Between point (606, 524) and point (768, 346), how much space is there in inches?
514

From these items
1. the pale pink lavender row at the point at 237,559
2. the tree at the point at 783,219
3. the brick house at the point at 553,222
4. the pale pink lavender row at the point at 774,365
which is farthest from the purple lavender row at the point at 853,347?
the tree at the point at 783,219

━━━

TASK DIRECTIONS:
Edit the records above so that "pale pink lavender row" becomes "light pink lavender row" everywhere it occurs, and leave everything else unchanged.

SOLUTION FOR THIS PROBLEM:
Between point (606, 524) and point (768, 346), how much space is there in inches?
514

From these items
1. the light pink lavender row at the point at 237,559
2. the tree at the point at 783,219
3. the brick house at the point at 553,222
4. the light pink lavender row at the point at 774,365
which is farthest from the purple lavender row at the point at 853,347?
the tree at the point at 783,219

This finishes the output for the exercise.